En el verano íbamos a pasar las
vacaciones al campo. Teníamos una casita
muy pequeña en la cual todos estábamos muy cómodos, porque además de los boxes para los caballos,
también había gansos, gallinas y pavos, todos estos últimos pertenecientes a la
producción propia del casero, Don Eufemio.
Yo particularmente me sentía muy bien en esa finca, porque se parecía notablemente a uno de los
dibujos de mi primer libro de lectura, escrito por Constancio Vigil, el cual yo
lo llevaba de un lado para otro.
Mi familia constaba de mi madre, mi padre y nuestro
enorme pastor blanco, Lobo.
Lobo era como un hermano para mí, de hecho mi hermano
mayor, porque nació seis meses antes que yo.
Un día de esos veranos, donde una tibia brisa traía el
perfume de los tilos, después de cenar, todos
comimos sandía.
Mi madre, posiblemente para estar un poco a solas con
mi padre, me dijo: Santi, ¿porque no llevas esas cáscaras de sandía a
las gallinas?
Esta sugerencia no me gustó mucho, porque ya había oscurecido un poco, aunque me sedujo la idea de ver el campo
iluminado por miles de luciérnagas.
Para disgusto de mi madre, hice el trámite muy rápido,
por lo cual, al volver me preguntó: ¿ya le diste las cáscaras de sandía a las
gallinas?
No, a las gallinas no, se las di a Lobo, ¡se las puse
en la puerta de su cucha!
Pero Santi, ¿cómo se te ocurre darle sandía a un
perro? ¡Ve, llévale las cáscaras a las gallinas y no seas torpe!- replicó enérgicamente
mi madre.
Cuando me acercaba a la cucha de Lobo, vi que por
suerte las cáscaras permanecían intactas, mientras él las olía con resignación.
No lo pensé dos veces; empecé a tomar las cáscaras cuando… ZAS!!! , la enorme boca de Lobo atrapó mi hombro
derecho como una enorme tenaza, comprimiéndome el pecho contra la espalda.
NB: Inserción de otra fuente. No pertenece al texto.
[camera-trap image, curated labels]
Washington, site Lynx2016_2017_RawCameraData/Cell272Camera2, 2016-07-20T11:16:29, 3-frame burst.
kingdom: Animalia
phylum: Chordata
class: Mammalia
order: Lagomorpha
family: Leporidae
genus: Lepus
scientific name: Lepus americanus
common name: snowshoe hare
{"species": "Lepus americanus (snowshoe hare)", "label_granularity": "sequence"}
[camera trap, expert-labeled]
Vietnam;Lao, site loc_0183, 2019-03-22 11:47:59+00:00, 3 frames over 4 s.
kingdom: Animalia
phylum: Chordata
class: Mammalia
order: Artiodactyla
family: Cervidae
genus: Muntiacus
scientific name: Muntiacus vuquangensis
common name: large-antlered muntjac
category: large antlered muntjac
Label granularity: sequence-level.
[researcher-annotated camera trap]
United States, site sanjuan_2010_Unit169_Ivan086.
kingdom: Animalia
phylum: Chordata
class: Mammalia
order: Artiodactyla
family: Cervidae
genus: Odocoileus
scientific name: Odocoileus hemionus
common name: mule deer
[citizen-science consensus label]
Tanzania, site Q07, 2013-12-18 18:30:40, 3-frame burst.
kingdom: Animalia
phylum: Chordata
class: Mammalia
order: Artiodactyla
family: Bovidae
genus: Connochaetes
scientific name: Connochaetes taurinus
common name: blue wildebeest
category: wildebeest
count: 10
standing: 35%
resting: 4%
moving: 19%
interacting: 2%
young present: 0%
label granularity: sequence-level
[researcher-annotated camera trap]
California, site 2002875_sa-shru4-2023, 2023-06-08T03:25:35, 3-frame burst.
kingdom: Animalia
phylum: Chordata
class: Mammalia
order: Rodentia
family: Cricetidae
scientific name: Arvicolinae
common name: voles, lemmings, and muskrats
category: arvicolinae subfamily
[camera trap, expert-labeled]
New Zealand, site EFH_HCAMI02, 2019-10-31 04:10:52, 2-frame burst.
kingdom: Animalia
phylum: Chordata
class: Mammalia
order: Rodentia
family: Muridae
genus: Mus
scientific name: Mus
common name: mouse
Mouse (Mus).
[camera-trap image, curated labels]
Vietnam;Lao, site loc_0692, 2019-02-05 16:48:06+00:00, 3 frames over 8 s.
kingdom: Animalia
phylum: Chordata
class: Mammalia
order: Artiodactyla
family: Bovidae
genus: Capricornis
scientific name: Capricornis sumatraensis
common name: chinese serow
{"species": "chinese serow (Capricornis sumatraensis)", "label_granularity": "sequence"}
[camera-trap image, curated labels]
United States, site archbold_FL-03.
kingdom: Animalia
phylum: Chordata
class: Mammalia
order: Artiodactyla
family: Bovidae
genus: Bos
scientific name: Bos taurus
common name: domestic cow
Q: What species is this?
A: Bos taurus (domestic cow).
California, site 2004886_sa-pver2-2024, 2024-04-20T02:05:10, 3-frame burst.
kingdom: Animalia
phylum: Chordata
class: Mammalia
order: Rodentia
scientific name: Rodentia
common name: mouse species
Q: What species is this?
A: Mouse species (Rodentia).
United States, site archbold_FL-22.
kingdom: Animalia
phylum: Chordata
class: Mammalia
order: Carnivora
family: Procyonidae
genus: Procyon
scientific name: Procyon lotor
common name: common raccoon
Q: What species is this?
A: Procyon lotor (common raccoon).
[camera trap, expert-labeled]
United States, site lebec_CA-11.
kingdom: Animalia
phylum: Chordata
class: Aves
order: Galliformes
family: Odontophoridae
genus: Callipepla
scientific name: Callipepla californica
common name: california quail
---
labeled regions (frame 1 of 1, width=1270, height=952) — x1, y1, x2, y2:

Nunca hubiera creído semejante reacción de Lobo, mas
que perro, hermano.
Ahí fue donde aprendí para siempre que jamás hay que
sacarle la comida a ningún animal, ¡aunque éste no la vaya a comer nunca!
De hecho, Lobo
se cuidó de no hacerme daño; dejó tan solo una débil huella de sus dientes en
mi piel, porque de haber respondido a sus instintos ancestrales, me hubiera
arrancado la mitad de mi cuerpo de una sola dentellada.
Este episodio lo recuerdo muy bien, no por los
colmillos de Lobo, sino por la brutal manera que mi padre reprimió la natural
conducta del perro.
Por eso, si hoy
en día entrego algo con amor, afecto, alegría, no importa que me haya
equivocado, jamás vuelvo a tomar lo que ya di.